Stellar Winds
Abstract
A "stellar wind" is the continuous, supersonic outflow of matter from the surface layers of a star. Our sun has a solar wind, driven by the gas-pressure expansion of the hot (T > 106 K) solar corona. It can be studied through direct in situ measurement by interplanetary spacecraft; but analogous coronal winds in more distant solar-type stars are so tenuous and transparent that that they are difficult to detect directly. Many more luminous stars have winds that are dense enough to be opaque at certain wavelengths of the star's radiation, making it possible to study their wind outflows remotely through careful interpretation of the observed stellar spectra. Red giant stars show slow, dense winds that may be driven by the pressure from magnetohydrodyanmic waves. As stars with initial mass up to 8 M ⊙ evolve toward the Asymptotic Giant Branch (AGB), a combination of stellar pulsations and radiative scattering off dust can culminate in "superwinds" that strip away the entire stellar envelope, leaving behind a hot white dwarf stellar core with less than the Chandrasekhar mass of ∼ 1. 4M ⊙. The winds of hot, luminous, massive stars are driven by line-scattering of stellar radiation, but such massive stars can also exhibit superwind episodes, either as Red Supergiants or Luminous Blue Variable stars. The combined wind and superwind mass loss can strip the star's hydrogen envelope, leaving behind a Wolf-Rayet star composed of the products of earlier nuclear burning via the CNO cycle. In addition to such direct effects on a star's own evolution, stellar winds can be a substantial source of mass, momentum, and energy to the interstellar medium, blowing open large cavities or "bubbles" in this ISM, seeding it with nuclear processed material, and even helping trigger the formation of new stars, and influencing their eventual fate as white dwarves or core-collapse supernovae. This chapter reviews the properties of such stellar winds, with an emphasis on the various dynamical driving processes and what they imply for key wind parameters like the wind flow speed and mass loss rate.

* Task directions
List the three things the stellar winds abstract says stellar winds can supply to the interstellar medium as a substantial source. The rows that follow are separate material and have no connection to the stellar winds abstract.

* Entries
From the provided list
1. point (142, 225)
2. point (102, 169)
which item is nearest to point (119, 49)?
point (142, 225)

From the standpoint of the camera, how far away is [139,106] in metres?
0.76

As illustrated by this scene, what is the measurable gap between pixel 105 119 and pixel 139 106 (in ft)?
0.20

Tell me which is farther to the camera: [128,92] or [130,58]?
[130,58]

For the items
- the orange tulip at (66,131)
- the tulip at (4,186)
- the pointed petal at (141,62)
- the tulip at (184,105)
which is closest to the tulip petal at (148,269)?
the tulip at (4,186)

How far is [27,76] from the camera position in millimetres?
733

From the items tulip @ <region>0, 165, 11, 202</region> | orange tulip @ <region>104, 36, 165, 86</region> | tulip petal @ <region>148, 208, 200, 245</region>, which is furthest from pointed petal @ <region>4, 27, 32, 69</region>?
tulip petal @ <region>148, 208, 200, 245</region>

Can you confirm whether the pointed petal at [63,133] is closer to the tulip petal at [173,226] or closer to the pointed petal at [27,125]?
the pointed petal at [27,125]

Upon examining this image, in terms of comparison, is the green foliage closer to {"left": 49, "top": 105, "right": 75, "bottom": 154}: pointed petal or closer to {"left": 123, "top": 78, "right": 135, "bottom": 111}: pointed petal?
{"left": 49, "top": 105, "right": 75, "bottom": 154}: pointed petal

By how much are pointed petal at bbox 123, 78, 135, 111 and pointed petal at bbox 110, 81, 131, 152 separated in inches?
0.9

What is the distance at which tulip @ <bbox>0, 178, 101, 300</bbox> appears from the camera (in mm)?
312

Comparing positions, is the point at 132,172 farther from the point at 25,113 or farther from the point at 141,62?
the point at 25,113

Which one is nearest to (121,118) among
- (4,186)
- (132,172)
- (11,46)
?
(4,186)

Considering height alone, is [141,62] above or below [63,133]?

* Task solution
Mass, momentum, and energy.